Quiere esto decir que es como un canto de alabanza al Padre, que ojalá leyéramos y orásemos con frecuencia por su extraordinaria riqueza. Con ardorosa elocuencia describe san Pablo el plan que Dios tiene sobre cada uno de nosotros. Nos ha destinado a ser sus hijos. El tesoro de su gracia, sabiduría y prudencia ha sido un derroche para con nosotros. Los que esperamos en Cristo, seremos alabanza de su gloria. Los que escuchamos el evangelio seremos salvados por Cristo con el Espíritu Santo y coherederos con Él.
Es un lenguaje nuevo, la Sagrada Escritura, la Palabra de Dios que nos llega con fuerza y calor. Es una desdicha que a los hombres y mujeres de nuestras comunidades cristianas se les haya privado de asimilar lecturas como éstas, y durante siglos hayan estando alimentando su fe con oraciones insípidas, llenas de insoportables superlativos o ternuristas exclamaciones. Se nos dirá que la falta de cultura de nuestros fieles exigía ese tipo de reflexión facilota y rutinaria. No, la falta de cultura lo que estaba reclamando es que nosotros se la facilitáramos, para que pudieran saborear lo que para ellos nos habían dicho el Señor y los Apóstoles.

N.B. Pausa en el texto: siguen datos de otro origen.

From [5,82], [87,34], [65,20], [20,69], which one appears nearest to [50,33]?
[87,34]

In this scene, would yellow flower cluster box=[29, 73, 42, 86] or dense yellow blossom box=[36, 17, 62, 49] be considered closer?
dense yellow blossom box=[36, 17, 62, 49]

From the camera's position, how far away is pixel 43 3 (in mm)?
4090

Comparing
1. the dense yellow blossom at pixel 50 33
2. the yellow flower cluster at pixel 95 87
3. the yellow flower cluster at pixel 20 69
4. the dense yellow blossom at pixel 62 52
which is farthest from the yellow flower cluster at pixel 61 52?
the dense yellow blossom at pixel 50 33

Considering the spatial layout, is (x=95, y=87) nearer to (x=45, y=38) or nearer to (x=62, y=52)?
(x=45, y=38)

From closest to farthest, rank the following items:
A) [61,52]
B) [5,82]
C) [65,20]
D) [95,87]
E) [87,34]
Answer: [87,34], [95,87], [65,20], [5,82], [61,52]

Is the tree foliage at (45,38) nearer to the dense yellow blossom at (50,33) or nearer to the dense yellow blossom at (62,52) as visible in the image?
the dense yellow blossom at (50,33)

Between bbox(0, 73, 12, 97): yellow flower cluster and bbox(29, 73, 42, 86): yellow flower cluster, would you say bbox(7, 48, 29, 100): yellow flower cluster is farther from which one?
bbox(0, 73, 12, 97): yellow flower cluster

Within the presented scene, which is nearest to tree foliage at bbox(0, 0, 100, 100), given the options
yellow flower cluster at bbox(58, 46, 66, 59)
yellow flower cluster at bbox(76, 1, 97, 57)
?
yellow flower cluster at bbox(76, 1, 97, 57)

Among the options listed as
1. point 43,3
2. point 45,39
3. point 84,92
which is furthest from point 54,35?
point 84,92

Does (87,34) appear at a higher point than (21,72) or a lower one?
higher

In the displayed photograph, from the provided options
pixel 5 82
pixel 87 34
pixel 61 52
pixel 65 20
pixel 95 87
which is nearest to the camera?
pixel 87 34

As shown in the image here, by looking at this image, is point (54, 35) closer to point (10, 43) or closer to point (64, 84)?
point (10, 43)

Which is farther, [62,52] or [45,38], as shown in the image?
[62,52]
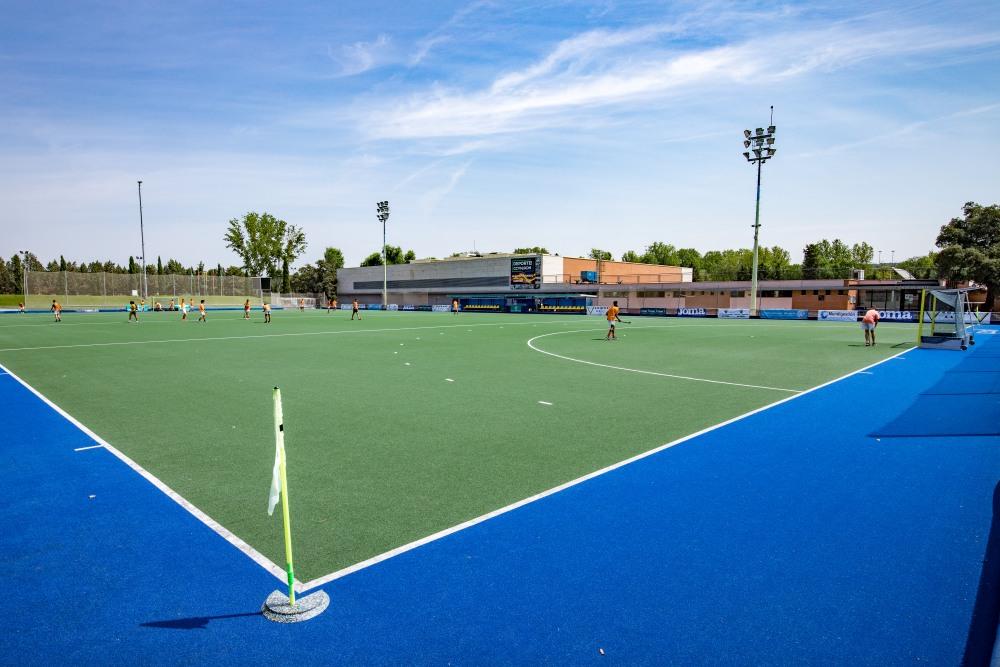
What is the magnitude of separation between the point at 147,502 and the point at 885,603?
730cm

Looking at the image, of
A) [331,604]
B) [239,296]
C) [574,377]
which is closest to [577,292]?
[239,296]

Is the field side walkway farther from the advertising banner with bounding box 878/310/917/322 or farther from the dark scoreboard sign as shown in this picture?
the dark scoreboard sign

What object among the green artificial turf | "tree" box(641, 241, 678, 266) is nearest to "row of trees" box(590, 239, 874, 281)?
"tree" box(641, 241, 678, 266)

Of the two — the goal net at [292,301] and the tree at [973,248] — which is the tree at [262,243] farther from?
the tree at [973,248]

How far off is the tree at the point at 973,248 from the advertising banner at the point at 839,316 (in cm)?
1668

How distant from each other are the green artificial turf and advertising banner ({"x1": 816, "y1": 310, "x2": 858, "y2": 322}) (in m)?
26.9

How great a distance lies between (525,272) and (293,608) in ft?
255

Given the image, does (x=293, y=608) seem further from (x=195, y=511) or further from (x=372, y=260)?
(x=372, y=260)

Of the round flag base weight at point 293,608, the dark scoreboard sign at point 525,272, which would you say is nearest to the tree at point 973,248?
the dark scoreboard sign at point 525,272

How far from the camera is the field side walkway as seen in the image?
12.1 feet

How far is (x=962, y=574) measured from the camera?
4586 millimetres

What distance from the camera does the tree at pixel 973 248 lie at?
51.5 m

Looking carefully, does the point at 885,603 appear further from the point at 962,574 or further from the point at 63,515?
the point at 63,515

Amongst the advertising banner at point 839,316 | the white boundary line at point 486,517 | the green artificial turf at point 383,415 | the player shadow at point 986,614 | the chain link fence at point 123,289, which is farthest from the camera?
the chain link fence at point 123,289
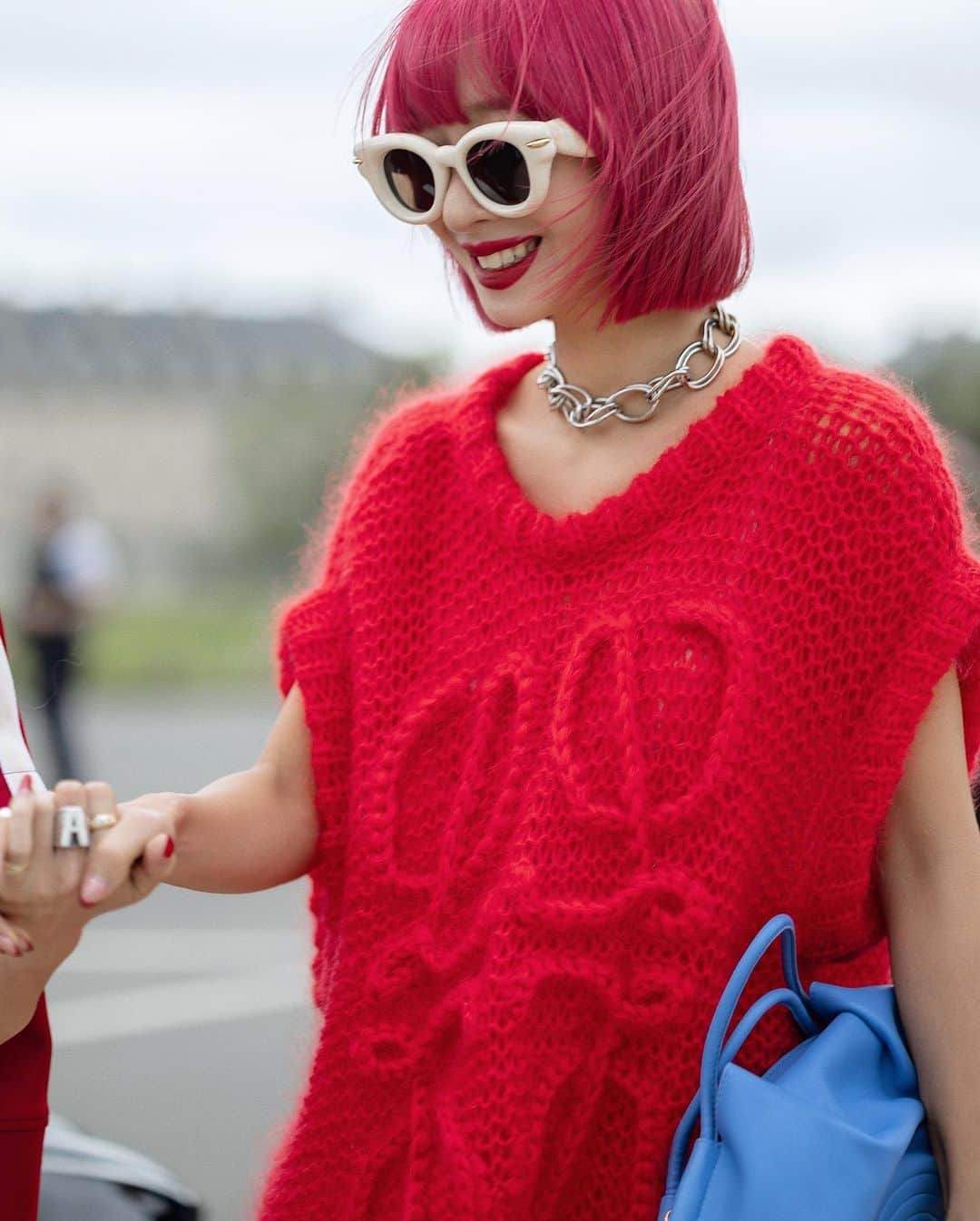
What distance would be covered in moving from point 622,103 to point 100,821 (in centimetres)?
88

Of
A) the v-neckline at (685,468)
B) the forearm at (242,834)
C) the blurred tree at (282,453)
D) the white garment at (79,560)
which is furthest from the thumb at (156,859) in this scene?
the blurred tree at (282,453)

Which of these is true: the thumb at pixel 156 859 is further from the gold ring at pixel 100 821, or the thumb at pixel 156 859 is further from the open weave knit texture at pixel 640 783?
the open weave knit texture at pixel 640 783

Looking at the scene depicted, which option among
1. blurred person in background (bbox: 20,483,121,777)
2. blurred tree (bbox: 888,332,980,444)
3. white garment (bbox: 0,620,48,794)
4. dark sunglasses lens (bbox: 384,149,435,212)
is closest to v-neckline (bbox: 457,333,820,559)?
dark sunglasses lens (bbox: 384,149,435,212)

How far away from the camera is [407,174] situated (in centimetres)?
175

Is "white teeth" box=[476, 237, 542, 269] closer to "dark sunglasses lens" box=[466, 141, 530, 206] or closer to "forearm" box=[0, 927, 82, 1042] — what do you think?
"dark sunglasses lens" box=[466, 141, 530, 206]

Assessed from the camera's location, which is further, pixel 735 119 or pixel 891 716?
pixel 735 119

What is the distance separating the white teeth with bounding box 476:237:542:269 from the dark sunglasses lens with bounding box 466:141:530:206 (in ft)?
0.20

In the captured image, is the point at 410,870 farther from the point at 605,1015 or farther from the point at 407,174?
the point at 407,174

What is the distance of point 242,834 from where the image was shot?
182cm

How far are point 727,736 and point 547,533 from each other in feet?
0.98

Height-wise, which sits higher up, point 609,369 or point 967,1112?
point 609,369

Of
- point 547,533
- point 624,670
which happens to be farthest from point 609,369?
point 624,670

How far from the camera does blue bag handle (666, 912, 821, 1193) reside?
1.56m

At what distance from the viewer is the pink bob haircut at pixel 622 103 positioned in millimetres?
1664
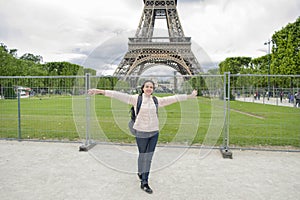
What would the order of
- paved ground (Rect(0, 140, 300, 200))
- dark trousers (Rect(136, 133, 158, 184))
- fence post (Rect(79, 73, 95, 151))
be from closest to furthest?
paved ground (Rect(0, 140, 300, 200)), dark trousers (Rect(136, 133, 158, 184)), fence post (Rect(79, 73, 95, 151))

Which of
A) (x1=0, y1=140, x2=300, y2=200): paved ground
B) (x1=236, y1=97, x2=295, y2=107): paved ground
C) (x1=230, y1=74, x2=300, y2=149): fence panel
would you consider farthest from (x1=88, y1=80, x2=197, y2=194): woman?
(x1=236, y1=97, x2=295, y2=107): paved ground

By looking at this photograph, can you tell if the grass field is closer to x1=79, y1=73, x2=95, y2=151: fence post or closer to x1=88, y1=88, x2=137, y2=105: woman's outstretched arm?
x1=79, y1=73, x2=95, y2=151: fence post

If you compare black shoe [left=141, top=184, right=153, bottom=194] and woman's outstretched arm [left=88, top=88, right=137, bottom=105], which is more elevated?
woman's outstretched arm [left=88, top=88, right=137, bottom=105]

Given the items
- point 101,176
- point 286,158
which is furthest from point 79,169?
point 286,158

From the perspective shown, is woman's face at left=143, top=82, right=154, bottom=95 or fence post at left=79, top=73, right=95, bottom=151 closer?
woman's face at left=143, top=82, right=154, bottom=95

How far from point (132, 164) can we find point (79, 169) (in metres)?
1.05

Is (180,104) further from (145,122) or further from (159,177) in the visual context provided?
(145,122)

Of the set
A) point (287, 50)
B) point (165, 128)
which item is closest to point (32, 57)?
point (287, 50)

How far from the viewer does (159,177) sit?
14.4 feet

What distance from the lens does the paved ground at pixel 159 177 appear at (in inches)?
144

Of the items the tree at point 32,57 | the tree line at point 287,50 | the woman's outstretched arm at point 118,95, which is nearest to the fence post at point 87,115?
the woman's outstretched arm at point 118,95

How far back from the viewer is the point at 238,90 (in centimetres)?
684

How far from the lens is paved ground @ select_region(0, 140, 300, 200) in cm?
367

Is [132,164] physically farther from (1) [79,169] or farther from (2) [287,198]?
(2) [287,198]
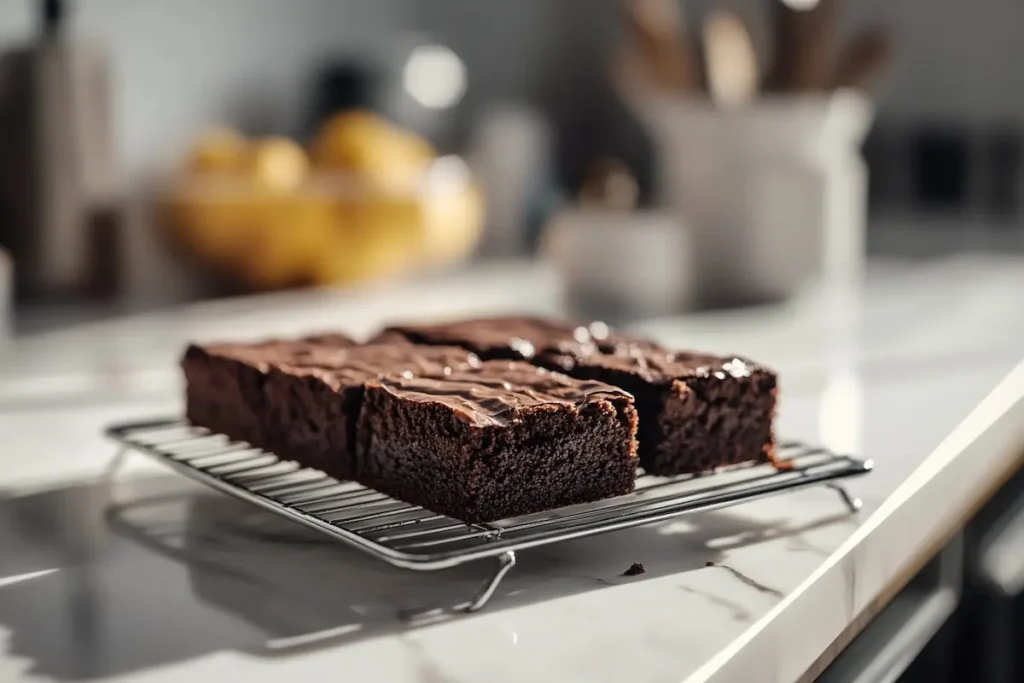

Jesús nos envía hoy a predicar su Evangelio como envió a sus Apóstoles en su nombre y con muy pocos medios naturales. Un bastón y nada más. Radicalidad en el mensaje y servicio generoso donde nos necesiten. No imponer nada por la fuerza y el poder. Buscar de verdad el bien de los demás. Curar a los enfermos. ¡Qué programa, Dios mío!, y ¡qué exigencias para el apóstol de verdad!